Rodrigo Wolff Apolloni, especial para a Editora Opet
Na história da tecnologia, 2023 provavelmente ficará marcado como “o ano em que fizemos contato” com a inteligência artificial (IA). As reflexões e investigações em IA, é certo, são mais antigas. Elas ganharam força nas últimas décadas e ainda mais nos últimos 15 anos, com usos em campos que vão da inteligência bancária à engenharia de materiais, passando pela publicidade e pelo arriscado campo das ciências militares.
No entanto, foi apenas em 2023 que, graças a ferramentas como o Chat GPT (e, um pouco antes, em 2021, com o DALL-E, programa de IA que cria imagens a partir de descrições em texto), “máquinas que pensam e respondem como pessoas” chegaram às mídias e ao grande público.

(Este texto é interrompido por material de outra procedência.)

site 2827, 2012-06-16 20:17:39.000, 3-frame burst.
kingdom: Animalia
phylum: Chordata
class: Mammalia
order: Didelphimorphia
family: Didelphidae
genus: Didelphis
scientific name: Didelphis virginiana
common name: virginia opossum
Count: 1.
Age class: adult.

E entraram em cena “causando”: espanto, encantamento, dúvidas e receios. Inclusive – e particularmente – no campo da educação.
Na segunda parte da nossa série especial sobre o Chat GPT e mecanismos semelhantes, buscamos entender os efeitos da IA sobre a educação, com foco no papel dos usuários – professores e estudantes – em relação aos melhores usos das ferramentas. A boa notícia é: sim, elas vieram para ficar – sabendo usá-las, os resultados são inspiradores. Confira!
🤖💡 Máquinas que pensam
Heitor Murilo Gomes é doutor em Informática e professor assistente em Inteligência Artificial na Victoria University of Wellington, na Nova Zelândia. Desde a graduação, ele pensa em “máquinas que pensam”. Ou melhor, em algoritmos que permitam às máquinas chegar mais perto do que concebemos como “pensamento” ou “inteligência artificial”.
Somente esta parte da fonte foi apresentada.